Oui, je viens d’une famille de paysans et de soldats. Ma mère avait une fibre artistique mais n’a jamais pu fréquenter d’école d’art. Mais ma grand-mère maternelle m’a vraiment encouragée à dessiner et à raconter des histoires. Elle me racontait ses souvenirs de la guerre et je les transcrivais. Je crois qu’elle m’a préparé, sans le savoir, à devenir autrice de bande dessinée. D’ailleurs c’est chez elle que j’ai tenu ma toute première BD entre les mains, une version dessinée de James Bond contre Dr No, qui appartenait à mon oncle. Je ne savais pas encore lire, je me contentais de regarder les images.


Avant de faire de la bande dessinée votre métier, vous avez exercé vos talents dans la peinture et la sculpture…

En effet. Cela a été mon activité pendant plusieurs années, avec le design graphique. Dans ma jeunesse, il n’existait pas d’enseignement de la bande dessinée en Yougoslavie. Je suis donc allée dans une école d’art, à Niš, et j’ai choisi la spécialité qui me paraissait la plus proche de la bande dessinée, à savoir le design graphique. Mais deux ans après j’ai suivi ma mère quand elle est partie vivre au Canada et j’ai alors perdu la bande dessinée de vue. J’ai poursuivi mes études à Toronto. C’est plus tard, en découvrant le magazine RAW, que j’ai réalisé que la bande dessinée s’était ouverte à toutes sortes de style et compris que je pourrais y avoir ma place. Entre-temps j’avais peint et j’avais créé des installations, qui avaient ranimé mon goût pour la narration.
● ● ●
**Consigne A:** Veuillez relever tous les noms de lieux géographiques cités dans le texte.
**Consigne B:** Réécrivez le passage du texte allant de « Oui, je viens » jusqu'à « regarder les images. » inclus, en substituant « tante paternelle » à « grand-mère maternelle ».
Basez-vous uniquement sur le texte fourni.

**Données affichées:**
● ● ●
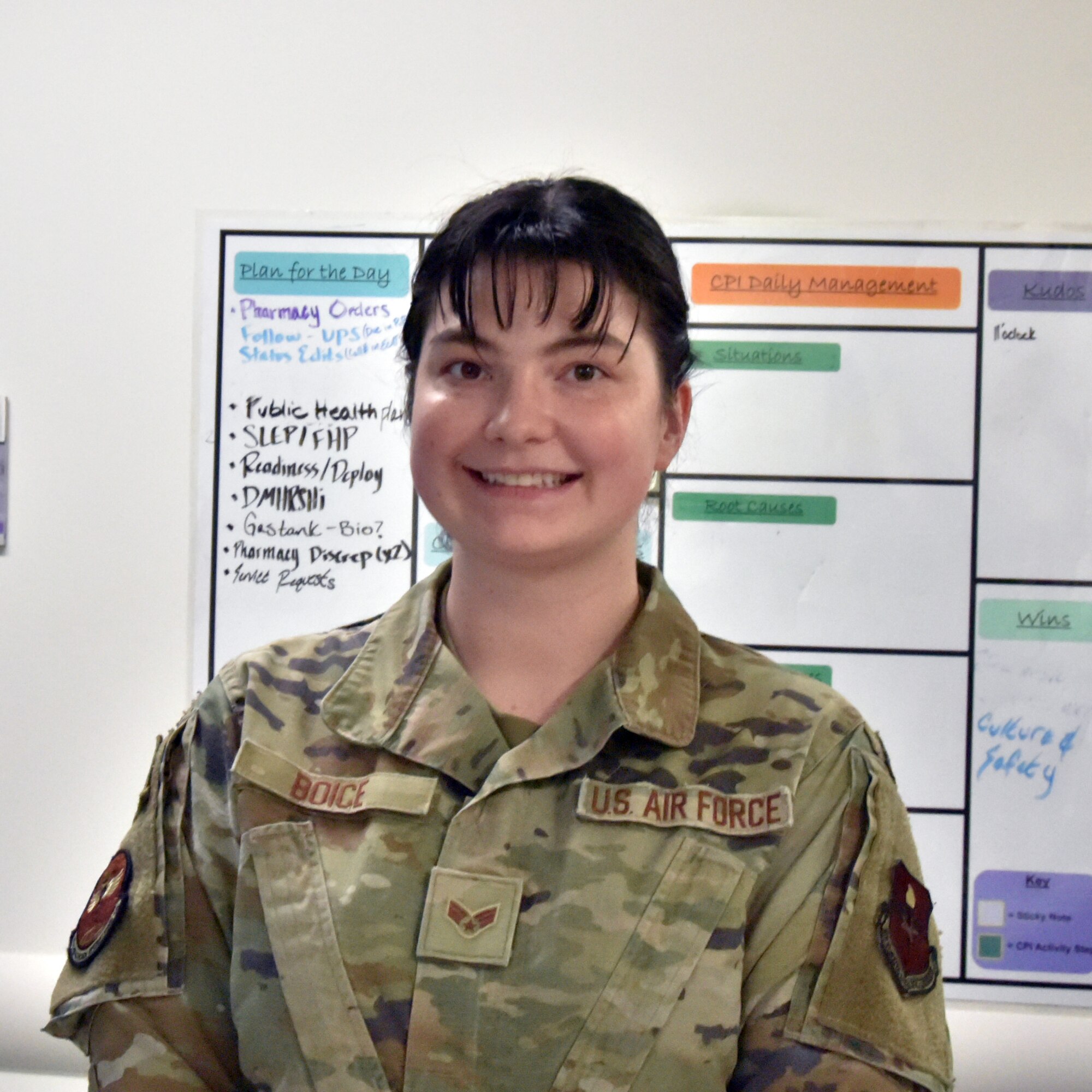 An Airman stands in front of a white board.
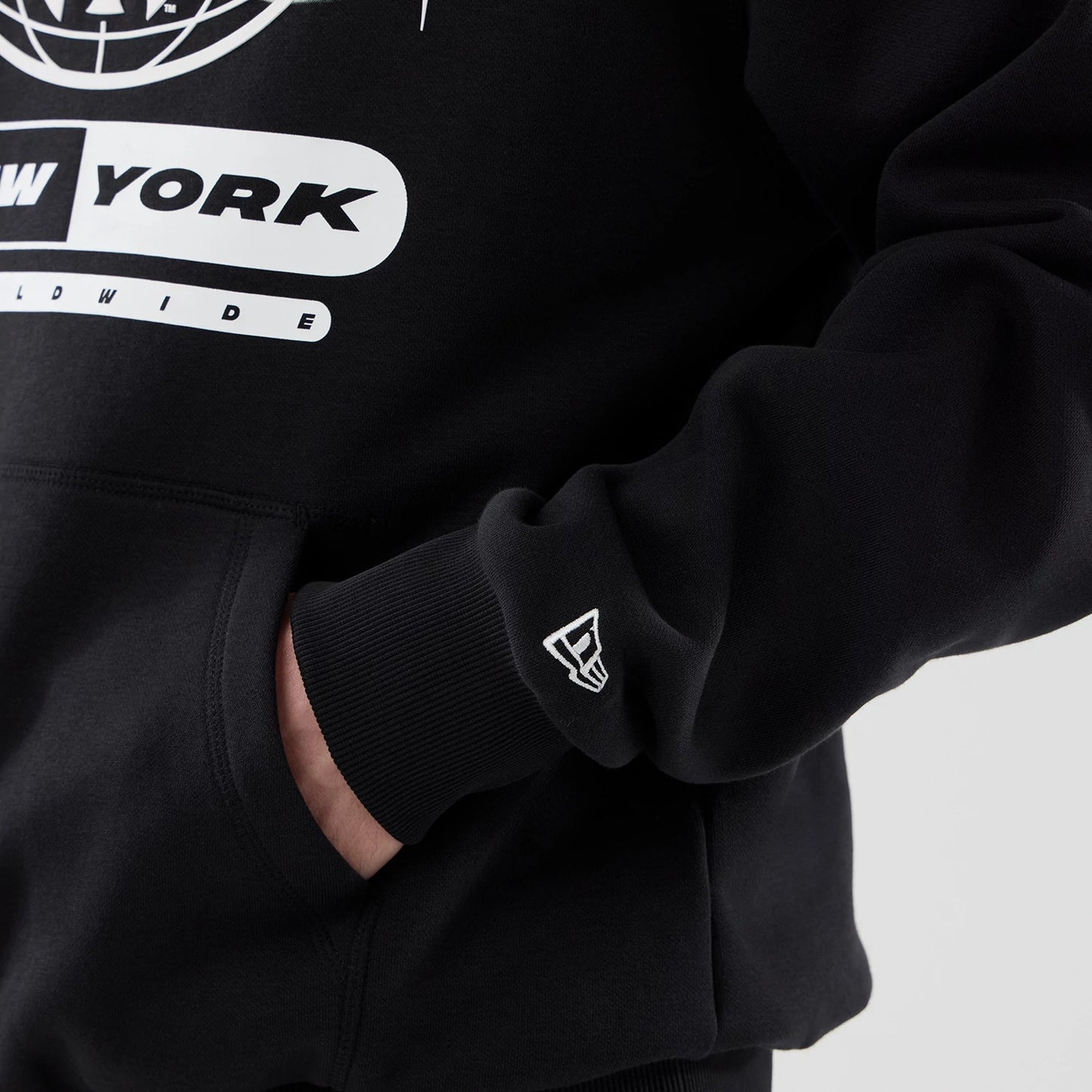 The model is wearing this MLB Logo Graphic New York Yankees Oversized Pullover Hoodie in black. 7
● ● ●
**Votre réponse A:** Yougoslavie, Niš, Canada, Toronto

**Votre réponse B:**
Oui, je viens d’une famille de paysans et de soldats. Ma mère avait une fibre artistique mais n’a jamais pu fréquenter d’école d’art. Mais ma tante paternelle m’a vraiment encouragée à dessiner et à raconter des histoires. Elle me racontait ses souvenirs de la guerre et je les transcrivais. Je crois qu’elle m’a préparé, sans le savoir, à devenir autrice de bande dessinée. D’ailleurs c’est chez elle que j’ai tenu ma toute première BD entre les mains, une version dessinée de James Bond contre Dr No, qui appartenait à mon oncle. Je ne savais pas encore lire, je me contentais de regarder les images.